Skip to content

Workflow Mode

dr-provision implements a Workflow system to automate the various tasks needed to provision and decommission systems. The workflow system is the results of several other components in dr-provision interacting. The rest of this section goes over those parts in more detail.

The Models

Tasks

The basic unit of work that dr-provision sequences to drive Machines through a workflow is a Task. Individual Tasks are executed against Machines by creating a Job for them.

Tasks contain individual Templates that are expanded for a Machine whenever a Job is created. Each of these individual Templates can expand to either a script to be executed (if the Path parameter is empty or not present), or a file to be placed on the filesystem at the location indicated by template-expanding the Path parameter.(if the Path parameter is not empty).

Jobs

A Job is used to track the execution history of Tasks against a specific Machine. A Job is created every time a Task is executed against a machine -- Jobs keep track of their state of execution. The history of what has been executed (including all log output from scripts) is stored as a chain of Jobs, and the exit status of the Job determines what a machine agent will do next.

Stages

A Stage is used to provide a list of Tasks that should be run on a Machine along with the BootEnv the tasks should be run in.

Workflows

A Workflow is used to provide a list of Stages that a Machine should run through to get to a desired end state. When a Workflow is added to a Machine, it renders the BootEnv and Stage for the Machine read-only, replaces the task list on the Machine with one that will step through all the Stages, BootEnvs, and Tasks needed to drive the machine through the Workflow.

How They Work Together

Machine Agent (client side)

The Machine Agent runs on the Client and is responsible for executing tasks and rebooting the Machine as needed. It is structured as a finite state machine for increased reliability and auditability. The Machine Agent always starts in the AGENT_INIT state.

AGENT_INIT

Initializes the Agent with a fresh copy of the Machine data, marks the current Job for the machine as failed if it is created or running,and creates an event stream that receives events for that Machine from dr-provision. If an error was recorded, the Agent prints it to stderr and then clears it out.

If an error occurs during this, the agent will sleep for a bit and transition back to AGENT_INIT, otherwise it will transition to AGENT_WAIT_FOR_RUNNABLE.

AGENT_WAIT_FOR_RUNNABLE

Waits for the Machine to be both Available and Runnable, and for either the machine Context to equal the context the Agent is paying attention to, or for the machine BootEnv to change. Once it is, the Agent transitions to AGENT_REBOOT if the machine changed BootEnv and the Agent is running in the empty ("") context, AGENT_EXIT if the Agent received a termination signal, AGENT_INIT if there was an error waiting for the state change, and AGENT_RUN_TASK otherwise.

• _DATA_:
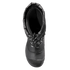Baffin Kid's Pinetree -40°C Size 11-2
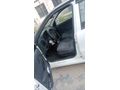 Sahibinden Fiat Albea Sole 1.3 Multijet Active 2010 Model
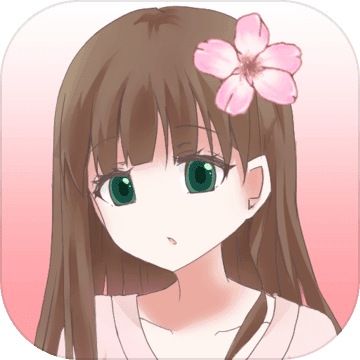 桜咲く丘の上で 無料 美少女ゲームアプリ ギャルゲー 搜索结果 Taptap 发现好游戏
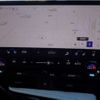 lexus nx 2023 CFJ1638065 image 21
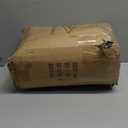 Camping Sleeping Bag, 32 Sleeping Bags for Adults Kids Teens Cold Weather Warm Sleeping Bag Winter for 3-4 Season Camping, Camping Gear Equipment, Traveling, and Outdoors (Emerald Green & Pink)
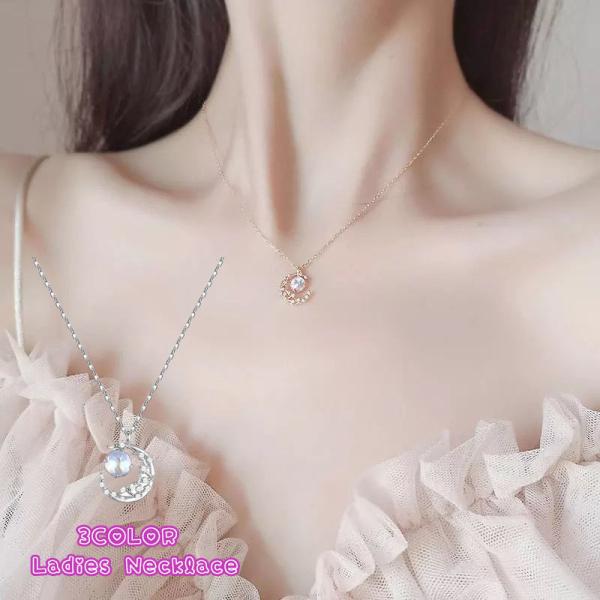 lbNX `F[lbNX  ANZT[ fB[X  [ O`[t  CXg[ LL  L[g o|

==

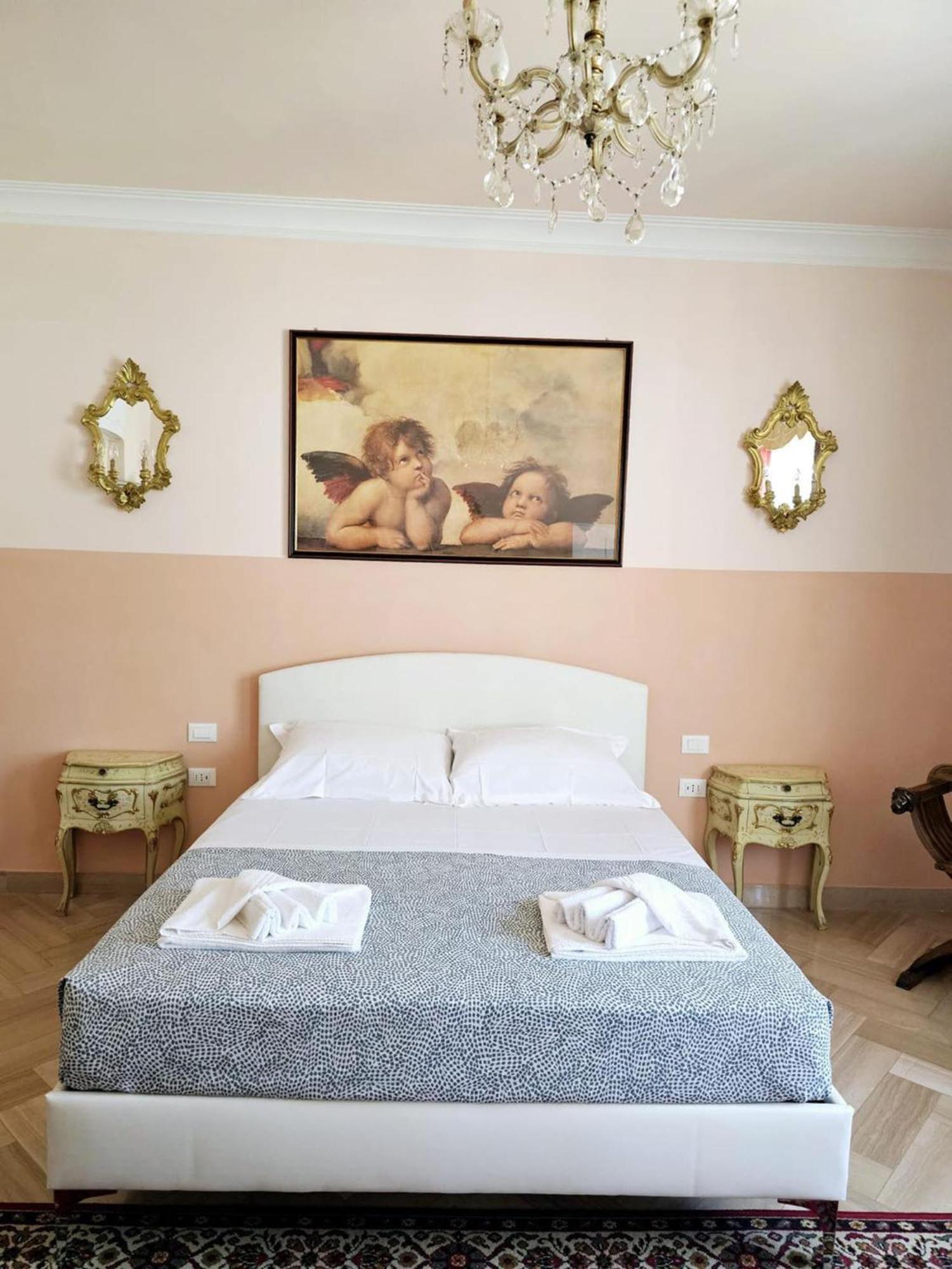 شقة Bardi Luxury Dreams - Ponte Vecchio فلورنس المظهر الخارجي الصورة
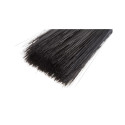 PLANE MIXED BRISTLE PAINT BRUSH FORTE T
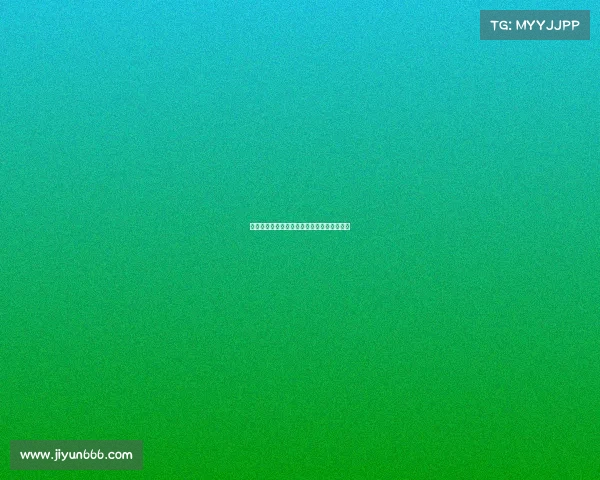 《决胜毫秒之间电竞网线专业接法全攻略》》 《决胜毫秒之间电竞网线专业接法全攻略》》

==

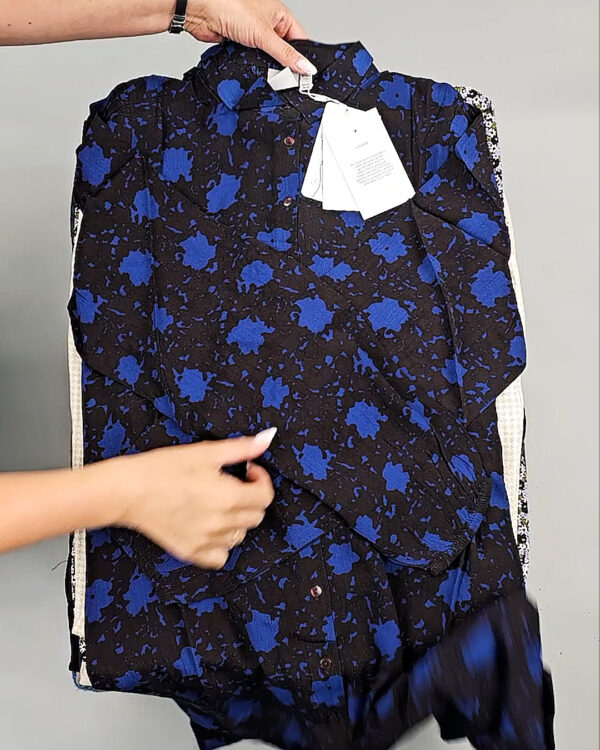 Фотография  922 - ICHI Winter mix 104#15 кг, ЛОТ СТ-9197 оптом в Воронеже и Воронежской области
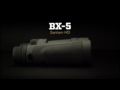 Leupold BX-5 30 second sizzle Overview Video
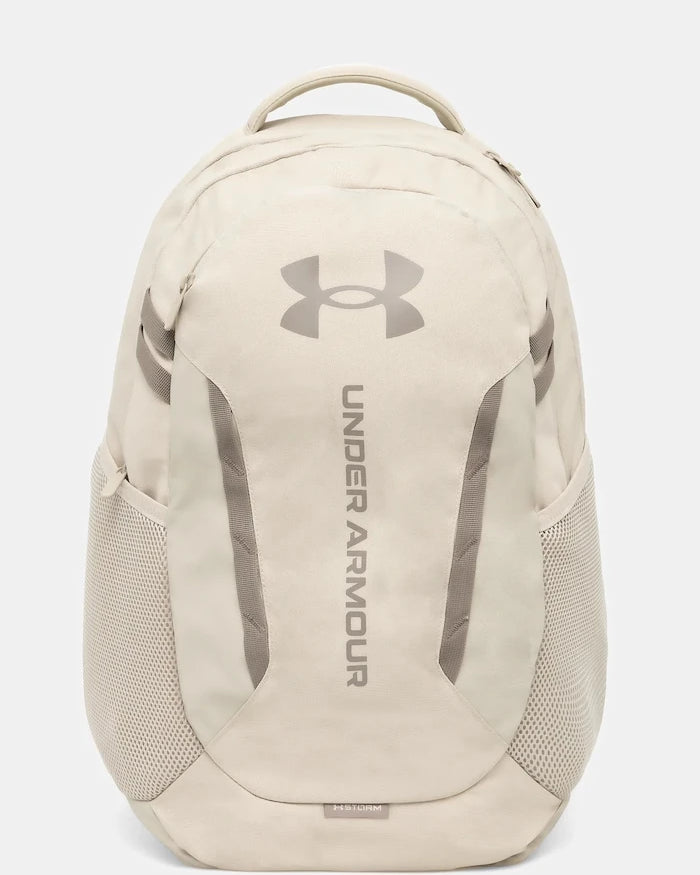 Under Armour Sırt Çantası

• _YOUR OBJECTIVE_:
Answer these questions from the Workflow Mode page, each on its own line:
(a) What determines what a machine agent will do next?
(b) Besides a list of Tasks, what does a Stage provide?
(c) In which state does the Machine Agent always start?
The lines above have no role in this exercise.

• _RESULT FOR THIS EXERCISE_:
(a) The exit status of the Job.
(b) The BootEnv the tasks should be run in.
(c) AGENT_INIT.